▸ **Brief**: From the listing that follows, output everything exactly except the pictures.

▸ **Data supplied**:

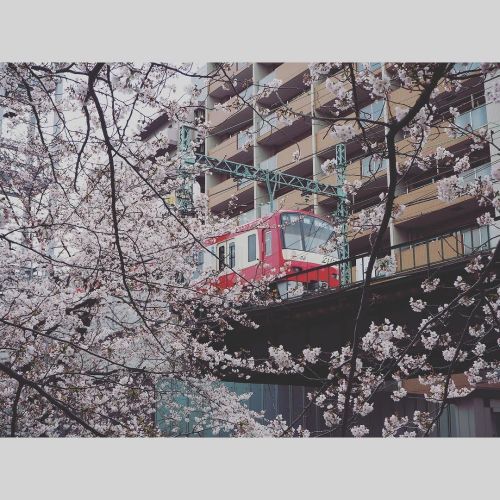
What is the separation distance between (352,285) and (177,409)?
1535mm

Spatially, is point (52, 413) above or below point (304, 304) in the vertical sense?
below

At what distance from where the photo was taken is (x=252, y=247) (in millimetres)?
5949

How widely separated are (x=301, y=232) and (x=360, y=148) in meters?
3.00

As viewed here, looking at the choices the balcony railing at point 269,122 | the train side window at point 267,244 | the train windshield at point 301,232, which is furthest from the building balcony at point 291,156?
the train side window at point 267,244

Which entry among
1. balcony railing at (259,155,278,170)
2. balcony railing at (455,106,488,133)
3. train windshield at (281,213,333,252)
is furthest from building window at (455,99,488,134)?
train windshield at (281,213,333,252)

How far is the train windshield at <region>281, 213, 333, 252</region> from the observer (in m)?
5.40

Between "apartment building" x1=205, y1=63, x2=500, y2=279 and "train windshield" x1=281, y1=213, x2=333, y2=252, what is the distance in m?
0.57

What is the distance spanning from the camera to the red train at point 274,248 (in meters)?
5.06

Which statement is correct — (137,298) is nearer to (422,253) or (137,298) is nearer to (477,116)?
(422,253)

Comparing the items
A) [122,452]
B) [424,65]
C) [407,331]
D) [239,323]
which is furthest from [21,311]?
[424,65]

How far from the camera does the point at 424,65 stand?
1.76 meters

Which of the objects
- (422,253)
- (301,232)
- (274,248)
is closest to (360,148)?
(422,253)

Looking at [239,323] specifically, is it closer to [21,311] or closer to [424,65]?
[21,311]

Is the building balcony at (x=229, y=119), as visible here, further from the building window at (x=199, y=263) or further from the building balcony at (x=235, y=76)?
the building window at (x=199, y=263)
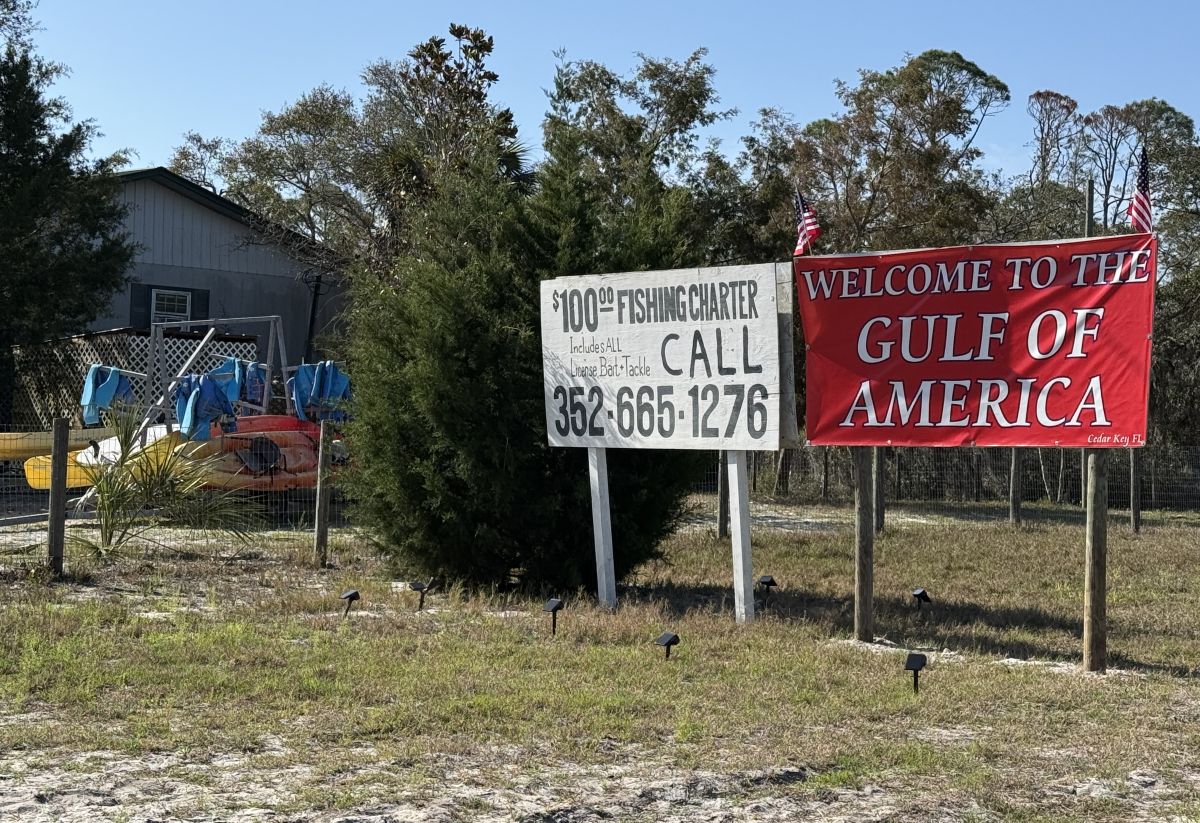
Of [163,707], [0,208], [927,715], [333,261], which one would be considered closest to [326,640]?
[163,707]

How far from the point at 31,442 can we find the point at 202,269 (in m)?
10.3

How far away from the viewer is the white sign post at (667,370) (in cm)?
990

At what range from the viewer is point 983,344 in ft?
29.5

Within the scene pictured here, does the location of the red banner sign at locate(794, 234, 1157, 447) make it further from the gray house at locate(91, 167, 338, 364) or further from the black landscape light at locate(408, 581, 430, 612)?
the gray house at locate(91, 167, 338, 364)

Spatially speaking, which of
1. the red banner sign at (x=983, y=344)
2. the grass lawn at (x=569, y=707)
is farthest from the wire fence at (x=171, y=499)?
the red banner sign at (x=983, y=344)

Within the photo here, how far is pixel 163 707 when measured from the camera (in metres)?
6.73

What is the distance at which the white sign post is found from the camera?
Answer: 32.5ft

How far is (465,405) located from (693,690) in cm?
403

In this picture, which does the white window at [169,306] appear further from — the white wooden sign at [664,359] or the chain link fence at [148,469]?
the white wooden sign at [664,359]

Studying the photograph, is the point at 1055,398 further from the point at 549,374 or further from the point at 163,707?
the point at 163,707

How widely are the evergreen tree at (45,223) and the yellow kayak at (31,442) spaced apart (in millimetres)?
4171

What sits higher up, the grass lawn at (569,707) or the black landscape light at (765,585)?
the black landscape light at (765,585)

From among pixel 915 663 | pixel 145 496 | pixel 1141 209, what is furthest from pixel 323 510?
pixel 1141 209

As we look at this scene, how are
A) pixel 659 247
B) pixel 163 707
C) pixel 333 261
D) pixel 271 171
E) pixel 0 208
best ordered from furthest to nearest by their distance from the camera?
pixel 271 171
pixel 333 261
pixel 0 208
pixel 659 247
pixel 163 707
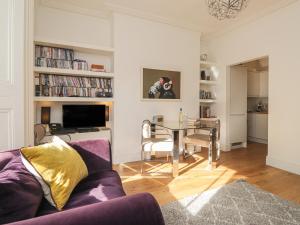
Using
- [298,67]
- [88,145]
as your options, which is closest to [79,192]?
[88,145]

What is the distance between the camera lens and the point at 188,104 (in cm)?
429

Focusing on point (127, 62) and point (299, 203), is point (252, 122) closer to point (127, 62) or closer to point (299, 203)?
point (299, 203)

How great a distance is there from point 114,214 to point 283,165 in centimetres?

▸ **Task response**:
What is the separation distance between (352,285) and (177,409)?
1535mm

Spatially, is point (52, 413) above or below point (304, 304) in the vertical sense?
below

At what distance from where the photo was taken is (x=252, y=247) (in millimetres)?
5949

How widely separated are (x=301, y=232) and (x=360, y=148) in meters?
3.00

As viewed here, looking at the choices the balcony railing at point 269,122 | the train side window at point 267,244 | the train windshield at point 301,232, which is furthest from the building balcony at point 291,156?
the train side window at point 267,244

Which entry among
1. balcony railing at (259,155,278,170)
2. balcony railing at (455,106,488,133)
3. train windshield at (281,213,333,252)
is furthest from building window at (455,99,488,134)?
train windshield at (281,213,333,252)

How far is the train windshield at <region>281, 213, 333, 252</region> from the observer (in m)?
5.40

Between "apartment building" x1=205, y1=63, x2=500, y2=279 and "train windshield" x1=281, y1=213, x2=333, y2=252, what is the distance in m?
0.57

What is the distance spanning from the camera to the red train at point 274,248 (in meters)?
5.06

Which statement is correct — (137,298) is nearer to (422,253) or (137,298) is nearer to (477,116)?
(422,253)

Comparing the items
A) [122,452]
B) [424,65]
C) [407,331]
D) [239,323]
which is furthest from [21,311]?
[424,65]

How far from the camera does the point at 424,65 stand?
1.76 meters

Which of the objects
- (422,253)
- (301,232)
- (274,248)
is closest to (360,148)?
(422,253)

Looking at [239,323] specifically, is it closer to [21,311] or closer to [424,65]?
[21,311]

Is the building balcony at (x=229, y=119), as visible here, further from the building window at (x=199, y=263) or further from the building balcony at (x=235, y=76)?
the building window at (x=199, y=263)
Of [163,707], [0,208], [927,715], [333,261], which one would be considered closest to [326,640]?
[163,707]

How far from the point at 31,442 can we find the point at 202,269 (in m)?
10.3

How far away from the viewer is the white sign post at (667,370) (in cm)?
990

At what range from the viewer is point 983,344 in ft?
29.5

Within the scene pictured here, does the location of the red banner sign at locate(794, 234, 1157, 447) make it further from the gray house at locate(91, 167, 338, 364) or further from the black landscape light at locate(408, 581, 430, 612)?
the gray house at locate(91, 167, 338, 364)

Spatially speaking, which of
1. the red banner sign at (x=983, y=344)
2. the grass lawn at (x=569, y=707)
is farthest from the wire fence at (x=171, y=499)?
the red banner sign at (x=983, y=344)

Within the photo here, how far is pixel 163 707 when measured from the camera (in metres)?
6.73

What is the distance at which the white sign post is found from the camera?
Answer: 32.5ft

How far is (465,405) located from (693,690) in cm?
403

In this picture, which does the white window at [169,306] appear further from — the white wooden sign at [664,359] or the chain link fence at [148,469]?
the white wooden sign at [664,359]

Studying the photograph, is the point at 1055,398 further from the point at 549,374 or further from the point at 163,707?
the point at 163,707

How widely are the evergreen tree at (45,223) and the yellow kayak at (31,442) spaced apart (in millimetres)?
4171

What sits higher up, the grass lawn at (569,707) or the black landscape light at (765,585)?
the black landscape light at (765,585)

From among pixel 915 663 | pixel 145 496 | pixel 1141 209, what is furthest from pixel 323 510?
pixel 1141 209

As we look at this scene, how are
A) pixel 659 247
B) pixel 163 707
C) pixel 333 261
D) pixel 271 171
E) pixel 0 208
best ordered from furthest to nearest by their distance from the camera?
pixel 271 171
pixel 333 261
pixel 0 208
pixel 659 247
pixel 163 707
Using
- [298,67]
- [88,145]
as your options, which is closest to [79,192]?
[88,145]

What is the distance between the camera lens and the point at 188,104 (in cm)?
429

Focusing on point (127, 62) and point (299, 203), is point (252, 122) closer to point (127, 62) or closer to point (299, 203)?
point (299, 203)

How great a distance is there from point 114,214 to point 283,165 in centimetres?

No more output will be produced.